Your tasks:
A - In the post titled "Parents these days," how old does the writer say they are at the orthodontist?
B - Carry on the post titled "Parents these days" from the end of its last sentence.

Thursday, October 18, 2007

Parents these days

We all hear, at one time or another, the exasperated mention of "kids, these days!" I am just as exasperated with the "parents, these days!"

So I am at the orthodontist yesterday (yes, at 37 years old, I have to go to the orthodontist now and then), and the room in which the orthodontist works is one large open space with about 15 patient stations. This configuration, as opposed to individual private rooms, allows the orthodontist visibility to all his patients at once and allows the orthodontist's hygienists/assistants to call upon him if quickly needed. As a result, as a patient, you are about 4 feet apart from your fellow patient.

So, there was a young man -- probably 15 years old -- in the chair next to mine. I saw/heard him take a phone call on his mobile phone. His mother was sitting a few feet away on what I call the parent bench (so parents can be in the room with their child, who might be scared/uncomfortable with the ortho work). She walked over to him after her son was done with his call and asked what was going on, saying that she had heard the phone call. The boy started rubbing his eyes with his hands (obviously as a way to not look his mother in the eyes) and said, "It doesn't involve you."

WHAT!!!??? What did I hear come out of that child's mouth? Surely his mother will take him to task for his disrespect, not to mention he has the audacity to respond to his mother like that in public!

Right?

Hello?

Her response?

"It involves my house."

Oh, great. Nice comeback lady. Has parenting come to this? A child can be a jerk to his mother and her rights as a parent, homeowner, and, oh, I don't know, provider of everything in this child's life (as well as the decision to give him life itself) are limited to "It involves my house."??!!!!!! What the? Get some backbone lady. Here's how:

  1. Remove mobile phone from child's possession. Immediately. Like, right now. Yes, in the orthodontist's office, in front of everyone. Embarrassing your child (or yourself) is not a felony, or even a misdemeanor. If he wants to make a scene, let him go ahead and try. He'll just make a fool of himself if you keep your calm.
  2. If you feel you must provide your child with some communication device, replace said mobile phone with one of these spiffy three-button phones (one button for 911, one button for Mom, and one button for Dad. Up to 20 more numbers can be programmed into the phone by the parent, but in this case, those three are enough. Plus it doesn't hurt that your 15 year old kid will look like an extreme dork to all his cool friends because he can't be trusted to behave responsibly with a regular mobile phone.)
  3. Take away all other privileges (television, video games, radio, after-school activities) until further notice.

Supplied entries:
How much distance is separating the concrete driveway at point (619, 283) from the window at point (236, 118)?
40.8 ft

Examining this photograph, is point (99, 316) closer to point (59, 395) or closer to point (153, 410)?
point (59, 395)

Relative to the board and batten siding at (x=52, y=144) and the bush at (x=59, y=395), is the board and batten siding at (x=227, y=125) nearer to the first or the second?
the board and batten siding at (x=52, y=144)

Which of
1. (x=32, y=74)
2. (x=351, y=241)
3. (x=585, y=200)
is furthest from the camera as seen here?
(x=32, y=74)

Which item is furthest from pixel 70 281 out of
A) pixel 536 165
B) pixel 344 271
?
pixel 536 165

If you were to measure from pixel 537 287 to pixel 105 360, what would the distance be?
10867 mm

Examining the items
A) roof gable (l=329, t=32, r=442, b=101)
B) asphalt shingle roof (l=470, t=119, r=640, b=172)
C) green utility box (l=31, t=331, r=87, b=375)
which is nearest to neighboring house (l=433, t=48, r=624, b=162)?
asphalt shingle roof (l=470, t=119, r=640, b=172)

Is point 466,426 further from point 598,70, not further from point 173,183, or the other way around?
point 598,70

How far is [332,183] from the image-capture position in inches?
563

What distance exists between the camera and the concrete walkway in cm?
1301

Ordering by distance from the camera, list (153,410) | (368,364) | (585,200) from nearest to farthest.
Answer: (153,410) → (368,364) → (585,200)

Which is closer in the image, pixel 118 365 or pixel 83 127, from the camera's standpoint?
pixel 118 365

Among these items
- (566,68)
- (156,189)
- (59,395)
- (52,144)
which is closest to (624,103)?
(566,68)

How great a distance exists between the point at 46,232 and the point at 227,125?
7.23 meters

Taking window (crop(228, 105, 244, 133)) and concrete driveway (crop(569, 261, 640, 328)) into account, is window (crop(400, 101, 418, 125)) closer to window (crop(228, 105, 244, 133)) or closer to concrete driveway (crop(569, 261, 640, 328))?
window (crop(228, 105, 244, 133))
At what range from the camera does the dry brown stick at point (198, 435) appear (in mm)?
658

* * *

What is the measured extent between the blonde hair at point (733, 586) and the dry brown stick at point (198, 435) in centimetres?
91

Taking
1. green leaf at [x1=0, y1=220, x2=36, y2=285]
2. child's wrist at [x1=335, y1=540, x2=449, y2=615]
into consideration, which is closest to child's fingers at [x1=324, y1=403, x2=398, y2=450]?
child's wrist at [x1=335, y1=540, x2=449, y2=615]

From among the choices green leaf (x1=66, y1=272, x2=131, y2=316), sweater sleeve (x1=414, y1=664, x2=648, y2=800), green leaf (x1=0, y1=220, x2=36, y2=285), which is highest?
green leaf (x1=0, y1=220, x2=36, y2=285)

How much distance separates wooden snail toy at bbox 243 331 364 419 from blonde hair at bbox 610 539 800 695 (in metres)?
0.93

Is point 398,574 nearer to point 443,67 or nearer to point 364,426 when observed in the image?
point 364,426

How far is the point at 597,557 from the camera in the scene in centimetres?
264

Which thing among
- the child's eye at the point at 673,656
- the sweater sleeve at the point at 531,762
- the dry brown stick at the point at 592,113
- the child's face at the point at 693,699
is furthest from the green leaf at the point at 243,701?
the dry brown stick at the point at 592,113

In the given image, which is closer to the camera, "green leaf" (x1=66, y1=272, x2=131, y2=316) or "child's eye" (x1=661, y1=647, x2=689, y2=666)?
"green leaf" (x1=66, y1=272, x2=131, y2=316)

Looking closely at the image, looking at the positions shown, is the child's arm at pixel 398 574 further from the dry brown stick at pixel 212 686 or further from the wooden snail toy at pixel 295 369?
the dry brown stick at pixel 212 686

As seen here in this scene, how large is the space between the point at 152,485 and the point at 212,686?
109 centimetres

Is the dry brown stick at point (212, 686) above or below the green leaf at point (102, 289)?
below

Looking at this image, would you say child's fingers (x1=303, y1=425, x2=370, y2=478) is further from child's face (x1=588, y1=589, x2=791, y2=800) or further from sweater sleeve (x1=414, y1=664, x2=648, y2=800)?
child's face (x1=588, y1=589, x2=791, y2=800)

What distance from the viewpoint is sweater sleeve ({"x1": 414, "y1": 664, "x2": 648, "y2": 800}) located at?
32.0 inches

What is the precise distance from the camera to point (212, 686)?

Numbered answers:
A - 37 years old.

B -
  4. As child becomes more respectful, add a privilege back.
  5. Repeat until your kid stops being a jerk.
I'm sure all the touchy-feely types out there are appalled at this style of parenting. Is there a time and place for a soft touch when it comes to parenting? Absolutely! This is not one of them.

Many parents have become so worried that their kids will not like them that the parents will lose their own self respect in order to please the kids. The job of a parent is not to be the child's best friend; the job of a parent is to raise children who have character, respectfulness, and manners.

The bottom line of any decision a parent needs to make when it comes to disciplining any child who is old enough to reason is for the parent to ask him/herself, "would you put up with this from anyone else?" If the answer is no, then you know that discipline is in order. There is no need to subjugate yourself to your child(ren) in exchange for harmony at home.

Love is something more stern and splendid than mere kindness.
- C. S. Lewis

1 comment:

Ted C. MacRae said...

Beth -- I found your blog through StlBiking.com, but I most enjoyed this post. As parents to 2 girls ages 8 and 11, my wife and I lament the number of parents who have seemingly abdicated their parental responsibilities in teaching their children respect and manners, esp. in public. We frequently see kids who are 'old enough to know better' that obviously don't. Restaurant manners is a big one - kids eating with their mouths open, eating fork food with their hands, arguing with each other - while the parents eat their meals in oblivion. Teaching needs to start early and be reinforced throughout childhood - that parent in the ortho office lost the battle long ago. People often comment on how well-mannered our kids are, like it's some unusual feat. It's not rocket science!